## SOURCE DOCUMENT
###

Re: Parsed content in form of special characters

amuseme
Hi

The problem is happen in HtmlParser#sniffCharacterEncoding. It read out
'charset' parameter in the meta tag  from the first <code>CHUNK_SIZE</code>
bytes.

In this page http://service.sony.com.cn/vaio/Announcments/33412.htm, the
meta tag is pass the first 2000 (CHUNK_SIZE) bytes. So that page encoding
will not be detected. But this CHUNK_SIZE param can not configured.




On Thu, Mar 14, 2013 at 5:18 PM, feng lu <[hidden email]> wrote:

> Hi David
>
> The problem is that parseHtml will detect the encoding of parsing html.

###

## PARTS OF THE EXERCISE
1. In the forum thread about parsed content showing special characters, why is the encoding of the Sony page not detected?
2. Duplicate a portion of the forum thread about parsed content showing special characters, starting with "In this page" and going on through "can not configured.".
3. Finish out the next part of the forum thread about parsed content showing special characters, picking up right after its last line.

## GIVEN RECORDS
###

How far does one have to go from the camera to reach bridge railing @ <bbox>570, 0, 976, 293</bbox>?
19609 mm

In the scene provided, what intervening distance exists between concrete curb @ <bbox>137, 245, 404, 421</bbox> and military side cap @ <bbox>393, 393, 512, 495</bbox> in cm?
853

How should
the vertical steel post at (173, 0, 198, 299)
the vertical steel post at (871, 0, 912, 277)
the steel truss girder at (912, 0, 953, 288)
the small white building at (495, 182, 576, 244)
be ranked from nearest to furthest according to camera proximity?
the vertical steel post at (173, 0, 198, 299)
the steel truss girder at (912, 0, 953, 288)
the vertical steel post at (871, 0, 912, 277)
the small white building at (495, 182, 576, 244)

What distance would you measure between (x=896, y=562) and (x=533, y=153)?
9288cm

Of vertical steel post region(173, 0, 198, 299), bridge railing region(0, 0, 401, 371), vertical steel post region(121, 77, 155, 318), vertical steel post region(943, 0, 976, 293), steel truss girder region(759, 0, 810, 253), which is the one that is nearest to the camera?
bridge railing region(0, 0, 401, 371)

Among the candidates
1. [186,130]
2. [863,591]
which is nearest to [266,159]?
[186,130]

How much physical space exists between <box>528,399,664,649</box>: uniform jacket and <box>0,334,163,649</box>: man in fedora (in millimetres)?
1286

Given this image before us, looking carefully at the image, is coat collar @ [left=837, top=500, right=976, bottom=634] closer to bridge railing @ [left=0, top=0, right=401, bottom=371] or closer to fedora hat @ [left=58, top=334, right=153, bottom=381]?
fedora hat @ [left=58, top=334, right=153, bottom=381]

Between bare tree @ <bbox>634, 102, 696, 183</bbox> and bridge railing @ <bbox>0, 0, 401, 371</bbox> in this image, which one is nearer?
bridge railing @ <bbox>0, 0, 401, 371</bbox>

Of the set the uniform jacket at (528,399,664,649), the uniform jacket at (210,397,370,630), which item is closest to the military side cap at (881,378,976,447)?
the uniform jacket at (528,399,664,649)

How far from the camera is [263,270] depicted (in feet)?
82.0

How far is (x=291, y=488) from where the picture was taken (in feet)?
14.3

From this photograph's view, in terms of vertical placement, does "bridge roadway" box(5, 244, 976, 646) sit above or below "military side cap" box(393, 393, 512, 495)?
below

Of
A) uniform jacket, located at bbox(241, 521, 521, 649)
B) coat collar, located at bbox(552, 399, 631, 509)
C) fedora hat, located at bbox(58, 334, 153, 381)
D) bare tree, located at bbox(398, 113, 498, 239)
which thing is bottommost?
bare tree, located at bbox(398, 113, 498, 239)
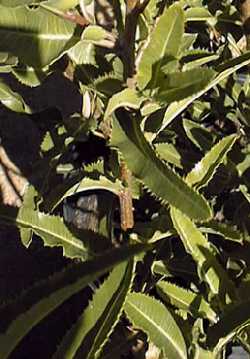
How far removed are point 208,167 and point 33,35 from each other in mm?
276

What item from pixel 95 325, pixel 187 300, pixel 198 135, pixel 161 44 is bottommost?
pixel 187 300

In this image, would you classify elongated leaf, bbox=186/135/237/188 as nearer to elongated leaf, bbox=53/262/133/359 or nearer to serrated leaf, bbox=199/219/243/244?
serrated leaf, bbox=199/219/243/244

###

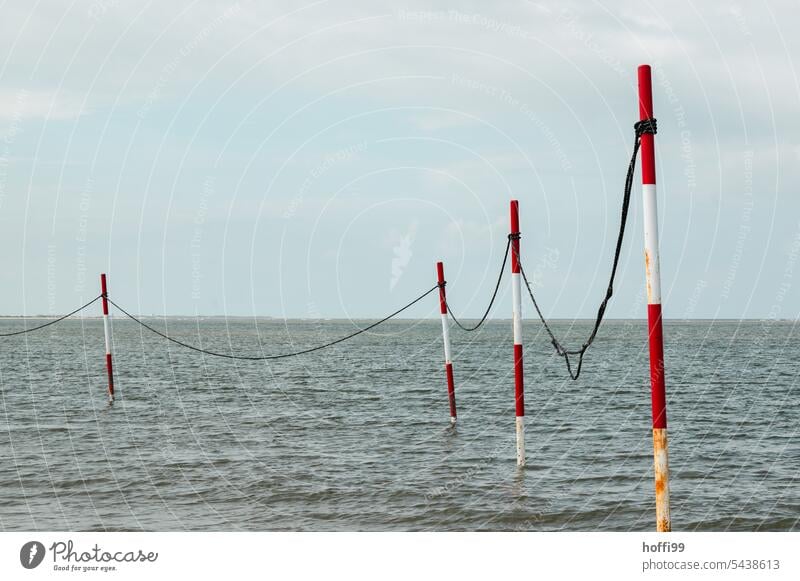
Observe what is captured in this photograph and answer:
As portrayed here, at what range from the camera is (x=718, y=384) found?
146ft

###

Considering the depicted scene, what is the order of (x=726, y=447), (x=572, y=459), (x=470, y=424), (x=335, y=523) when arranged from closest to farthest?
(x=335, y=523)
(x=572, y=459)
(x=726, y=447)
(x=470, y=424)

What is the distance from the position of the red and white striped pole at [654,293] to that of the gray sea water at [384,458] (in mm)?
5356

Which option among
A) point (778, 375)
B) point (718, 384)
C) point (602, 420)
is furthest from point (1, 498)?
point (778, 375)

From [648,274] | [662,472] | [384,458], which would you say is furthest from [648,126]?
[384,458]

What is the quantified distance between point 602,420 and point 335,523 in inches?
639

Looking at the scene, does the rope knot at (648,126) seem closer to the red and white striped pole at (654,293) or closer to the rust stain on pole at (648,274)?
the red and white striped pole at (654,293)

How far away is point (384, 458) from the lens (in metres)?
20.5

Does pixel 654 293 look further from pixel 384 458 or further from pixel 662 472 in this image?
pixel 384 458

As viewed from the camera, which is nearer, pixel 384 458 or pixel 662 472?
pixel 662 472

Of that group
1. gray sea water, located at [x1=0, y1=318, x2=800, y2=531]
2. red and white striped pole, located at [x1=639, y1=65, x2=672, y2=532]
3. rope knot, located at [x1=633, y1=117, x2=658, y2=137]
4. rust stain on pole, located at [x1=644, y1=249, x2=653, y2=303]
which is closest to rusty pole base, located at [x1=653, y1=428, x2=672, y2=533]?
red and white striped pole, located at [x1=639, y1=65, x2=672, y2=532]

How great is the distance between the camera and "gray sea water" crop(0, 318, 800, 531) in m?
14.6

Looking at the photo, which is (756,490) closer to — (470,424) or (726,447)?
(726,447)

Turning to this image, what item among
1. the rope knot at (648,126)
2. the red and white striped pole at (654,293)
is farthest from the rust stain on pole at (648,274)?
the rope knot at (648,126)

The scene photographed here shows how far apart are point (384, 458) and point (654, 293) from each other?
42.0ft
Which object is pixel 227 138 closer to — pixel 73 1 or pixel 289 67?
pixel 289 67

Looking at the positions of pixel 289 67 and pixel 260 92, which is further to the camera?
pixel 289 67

###

## IN RESPONSE
1. HtmlParser#sniffCharacterEncoding reads the 'charset' parameter of the meta tag only from the first CHUNK_SIZE bytes. On that page the meta tag comes after the first 2000 (CHUNK_SIZE) bytes, so the charset is never found.

2.
In this page http://service.sony.com.cn/vaio/Announcments/33412.htm, the
meta tag is pass the first 2000 (CHUNK_SIZE) bytes. So that page encoding
will not be detected. But this CHUNK_SIZE param can not configured.

3.
> The page http://service.sony.com.cn/vaio/Announcments/33412.htm can not
> be detected by EncodingDetector class. so it set to the default charactor
> encoding. Maybe you can set this property parser.character.encoding.default
> to utf-8 to fixed this problem temporarily.
>
> <property>
>   <name>parser.character.encoding.default</name>
>   <value>utf-8</value>
>   <description>The character encoding to fall back to when no other
> information
>   is available</description>
> </property>
>
> i test it in my computer and output is like this:
>
> gxl@gxl-desktop:~/workspace/java/nutch-svn/runtime/local$ bin/nutch
> plugin parse-html org.apache.nutch.parse.html.HtmlParser
> ~/Downloads/45962.htm
> data: Version: 5
> Status: success(1,0)
> Title: SONY China Service-关于对部分索尼VAIO个人电脑产品发布安全更新程序的重要通知
>
> .....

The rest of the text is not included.